Data rows -
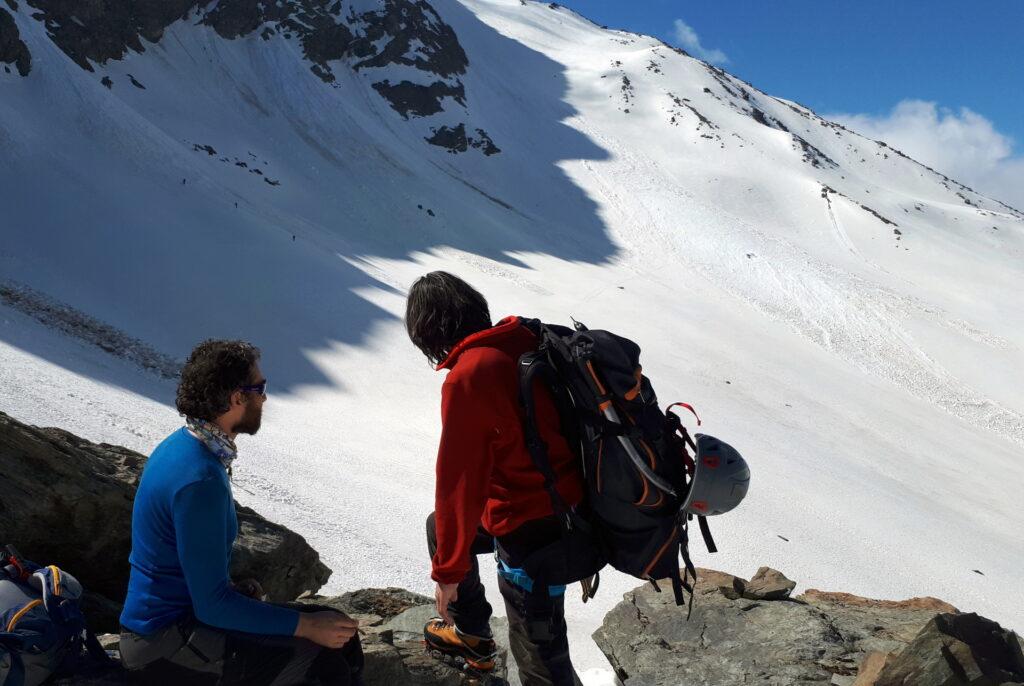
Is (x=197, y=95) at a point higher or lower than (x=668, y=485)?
higher

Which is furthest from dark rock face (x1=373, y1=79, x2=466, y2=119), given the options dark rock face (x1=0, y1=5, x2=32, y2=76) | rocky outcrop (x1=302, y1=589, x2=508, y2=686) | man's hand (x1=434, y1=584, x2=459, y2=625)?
man's hand (x1=434, y1=584, x2=459, y2=625)

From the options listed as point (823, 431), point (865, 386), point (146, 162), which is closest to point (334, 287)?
point (146, 162)

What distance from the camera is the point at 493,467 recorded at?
9.52ft

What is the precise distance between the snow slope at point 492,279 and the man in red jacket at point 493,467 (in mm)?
3481

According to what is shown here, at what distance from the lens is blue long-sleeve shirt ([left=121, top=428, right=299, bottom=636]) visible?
8.37 ft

Written instruction - Print the listing above verbatim, leaving out the picture.

Result -
Is (x=197, y=95) at a point higher or lower than (x=668, y=485)?
higher

Which is furthest from dark rock face (x1=373, y1=79, x2=466, y2=119), given the options dark rock face (x1=0, y1=5, x2=32, y2=76) | rocky outcrop (x1=302, y1=589, x2=508, y2=686) | man's hand (x1=434, y1=584, x2=459, y2=625)?
man's hand (x1=434, y1=584, x2=459, y2=625)

From the options listed as point (823, 431), point (865, 386), point (146, 162), which is closest to point (334, 287)?
point (146, 162)

What distance from the camera is the point at 493,467 recorded at?
9.52ft

What is the precise distance between the snow slope at point 492,279 and the man in red jacket at point 493,467 (in mm)?
3481

According to what is shown here, at what distance from the lens is blue long-sleeve shirt ([left=121, top=428, right=299, bottom=636]) visible?
8.37 ft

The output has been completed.